About this task: Write out each line of the material exactly as given, and drop the images.

Recorded data:
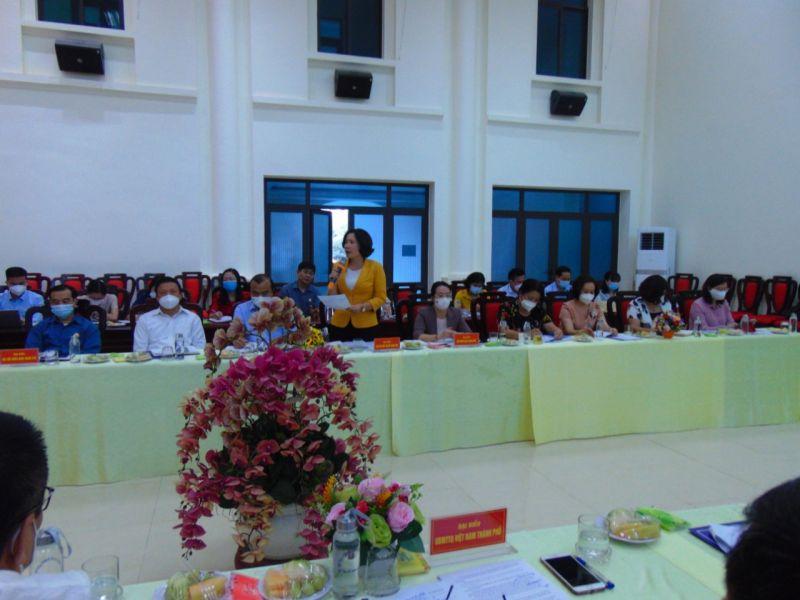 Đồng chí Lê Kim Anh, Chủ tịch Hội LHPN Hà Nội tham luận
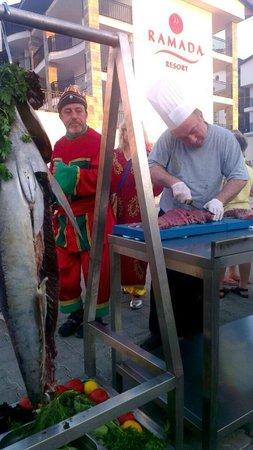Ramada Resort Akbuk: Osmanlı kültürü eşliğinde kuzu tandır...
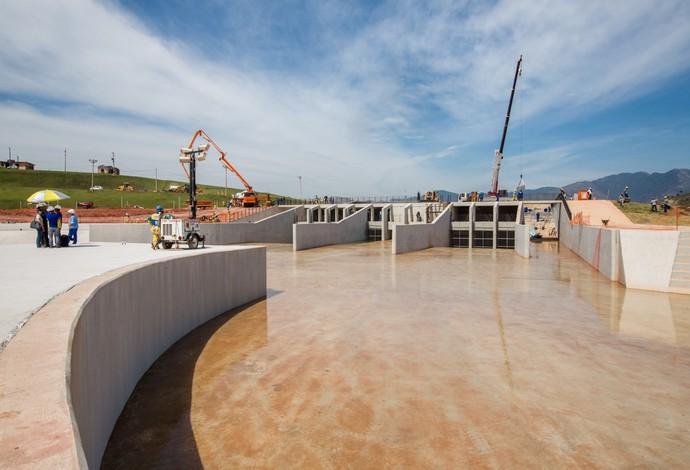 Estádio de canoagem slalom enchendo de água (Foto: André Motta/Heusi Action/Brasil2016.gov.br)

Response to this task:
 Đồng chí Lê Kim Anh, Chủ tịch Hội LHPN Hà Nội tham luận
Ramada Resort Akbuk: Osmanlı kültürü eşliğinde kuzu tandır...
 Estádio de canoagem slalom enchendo de água (Foto: André Motta/Heusi Action/Brasil2016.gov.br)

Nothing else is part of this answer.